Last Updated 7 hours ago by mcp_user
Tonight I connected Perplexity directly to my self-hosted WordPress site at 44-2.de — using the WordPress.org MCP connector via Pipedream. The idea: talk to an AI, end up with a published post. No copy-pasting, no switching tabs.
How to set it up
- In WordPress admin, go to Users → Add New. Create a user with the role Editor. Don’t use your admin account.
- Open the new user’s profile, scroll down to Application Passwords. Enter a name (e.g. “Perplexity MCP”) and click Add New Application Password.
- WordPress shows you the password once. Copy it immediately — you won’t see it again. The name is just a label; the long generated string is the actual password.
- Go to the Perplexity add-on page and connect the WordPress integration. Enter your site URL (with https://, not http://), the username, and the application password.
- The “connection authenticated” confirmation does not verify your credentials actually work — it only checks that a connection was made. The real test comes when you try to use it.
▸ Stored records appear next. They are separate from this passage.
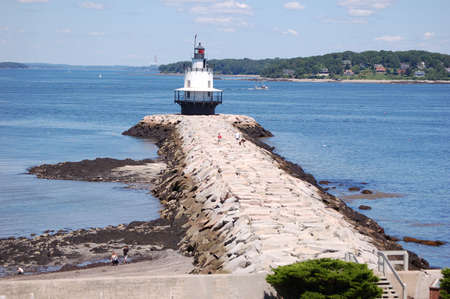 lighthouse on a jetty in portland harborの写真素材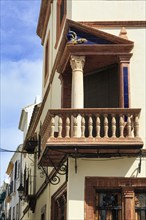 Decorated wooden balcony, corner balcony, façade detail in the historic centre, Priego de Cordoba,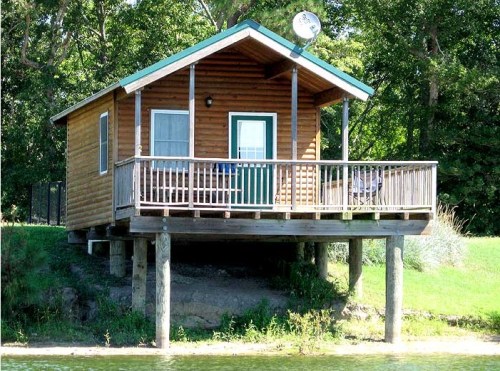 A wooden cabin on stilts by a lake, featuring a porch and green roof surrounded by trees.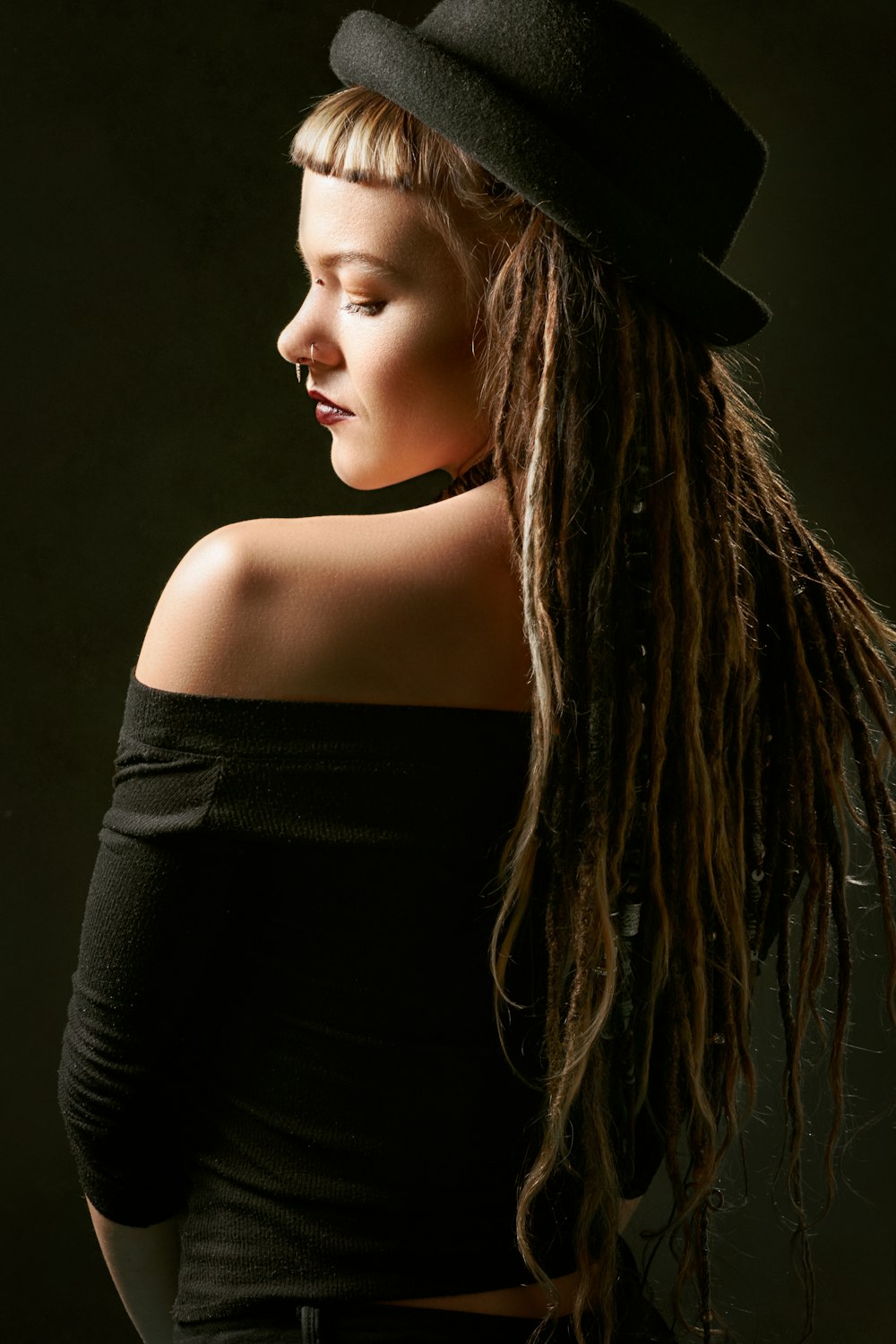 woman in black hat and black off-shoulder top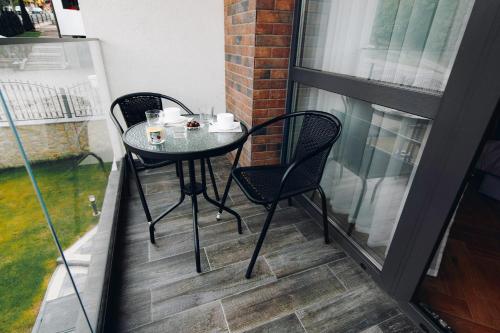 a small table and chairs on a balcony with a window at Elysium House in Truskavets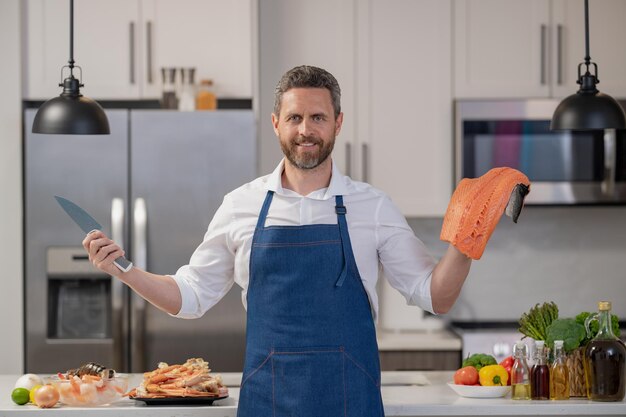 Homem feliz cozinhar salmão delicadeza peixe homem cozinhar delicadeza salmão no k itchen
- In the Perplexity chat, press +, add the WordPress MCP, and you’re ready to go.
What tripped me up
Wrong user — I started with the admin account. Admin should stay for admin things.
Pipedream doesn’t auto-refresh — After switching users in WordPress, Pipedream kept using the old credentials. You have to disconnect and reconnect manually for changes to take effect.
The Application Password UI — I was copying the name instead of the generated password. WordPress shows the actual password once, right next to the name field. Easy to miss if you’re not looking for it.
What’s next
GitHub is next. The plan is that progress on projects — commits, notes, decisions — flows into posts through conversations. This post was written and published entirely through the MCP connection. That’s the point.